═════ DOCUMENT EXCERPT

Mangoes were processed as commercial products with the high sugar content of 50-60º Brix in the final product. The syruping is a step up process . Principally, the product is gradually sweetened by adjusting sugar solution. Because sugar is the main ingredient, the preserved mangoes taste sweet and provide energy. Therefore overconsumption may contribute to high risk of health problems including diabetes, obesity, and high blood glucose [17-19]. Three simultaneous mass transfer phenomena occurs: an important water flow from the product to the solution; a solute transfer from the solution to the product; and a minor transfer of product’s own solutes (sugars, organic acids, minerals and vitamins) to the concentrated solution . Mango is a good source of vitamin A and C, TSS (Total Soluble Solids) and Minerals etc. It is also a medium source of carbohydrates as a ripe mango pulp contains 16.9% carbohydrate . The vitamin C content determined for ripe Amini fruits, 11 mg/100 gm flesh, was about one half of the value reported previously; values of from 18.24 to 25.16 mg % have been recorded [22,23]. Ascorbic acid is widely distributed in fresh fruits and green leafy vegetables. In Nigeria, vegetables cannot be relied upon to supply ascorbic acid since almost all vegetables are thoroughly cooked before consumption, thereby destroying the heat-labile ascorbic acid content. However fruits are consumed raw, thereby conserving the ascorbic acid content. Although most fruits are sweet due to the sugar content, they supply very minimal energy and are associated with maintenance of health and prevention of diseases [24-26].
Mango is a very delicious fruit, due to its good taste, sweetness, flavour and firm yellowish-red skin and every age people like it very much throughout the world. The fruit can be preserved with different methods. In this research program mango slices was soaked in sucrose solution of various concentrations in glass jars. The product was stored in order to evaluate its shelf life, physicochemically and orgaoleptically.

══════════
═════ DATA EXTRACT

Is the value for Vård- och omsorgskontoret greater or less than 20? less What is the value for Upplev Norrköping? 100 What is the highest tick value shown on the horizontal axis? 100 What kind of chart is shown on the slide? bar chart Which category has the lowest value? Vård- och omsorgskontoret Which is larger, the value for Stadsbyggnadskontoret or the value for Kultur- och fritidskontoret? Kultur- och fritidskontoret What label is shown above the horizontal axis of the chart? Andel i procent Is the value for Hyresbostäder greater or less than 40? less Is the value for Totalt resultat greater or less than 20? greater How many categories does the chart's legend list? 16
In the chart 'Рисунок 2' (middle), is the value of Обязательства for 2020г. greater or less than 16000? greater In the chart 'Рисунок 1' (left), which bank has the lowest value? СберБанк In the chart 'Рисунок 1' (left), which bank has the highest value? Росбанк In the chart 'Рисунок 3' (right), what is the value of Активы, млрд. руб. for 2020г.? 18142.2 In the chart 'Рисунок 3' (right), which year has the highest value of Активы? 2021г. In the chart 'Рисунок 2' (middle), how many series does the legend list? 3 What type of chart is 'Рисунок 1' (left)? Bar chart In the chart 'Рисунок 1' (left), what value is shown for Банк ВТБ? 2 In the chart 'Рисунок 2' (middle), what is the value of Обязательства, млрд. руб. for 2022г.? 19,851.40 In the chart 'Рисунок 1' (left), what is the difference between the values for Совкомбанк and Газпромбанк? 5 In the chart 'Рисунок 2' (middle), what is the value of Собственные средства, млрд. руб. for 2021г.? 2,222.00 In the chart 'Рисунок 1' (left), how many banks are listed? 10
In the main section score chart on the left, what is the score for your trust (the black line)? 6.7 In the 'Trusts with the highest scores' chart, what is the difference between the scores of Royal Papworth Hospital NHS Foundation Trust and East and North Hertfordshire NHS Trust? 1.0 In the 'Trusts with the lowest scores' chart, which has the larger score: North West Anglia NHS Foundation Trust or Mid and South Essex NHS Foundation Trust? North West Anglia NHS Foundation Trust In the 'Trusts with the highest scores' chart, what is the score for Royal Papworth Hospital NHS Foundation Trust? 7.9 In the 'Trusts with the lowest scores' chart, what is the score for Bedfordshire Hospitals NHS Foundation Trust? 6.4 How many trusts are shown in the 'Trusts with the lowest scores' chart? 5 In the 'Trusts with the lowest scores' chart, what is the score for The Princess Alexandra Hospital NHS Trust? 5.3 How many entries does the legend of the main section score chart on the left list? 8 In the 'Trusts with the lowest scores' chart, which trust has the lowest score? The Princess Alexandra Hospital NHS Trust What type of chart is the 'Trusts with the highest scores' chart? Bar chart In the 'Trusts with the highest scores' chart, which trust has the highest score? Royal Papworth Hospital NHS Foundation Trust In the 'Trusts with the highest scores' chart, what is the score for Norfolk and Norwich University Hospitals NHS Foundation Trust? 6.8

══════════

WORK ITEM »
Answer from the mango preservation text:
(a) What sugar content, in degrees Brix, did the final commercial mango product have?
(b) What percentage of carbohydrate does ripe mango pulp contain?
(c) In what containers were the mango slices soaked in sucrose solution?

ANSWER SPACE »
(a) 50-60º Brix
(b) 16.9%
(c) Glass jars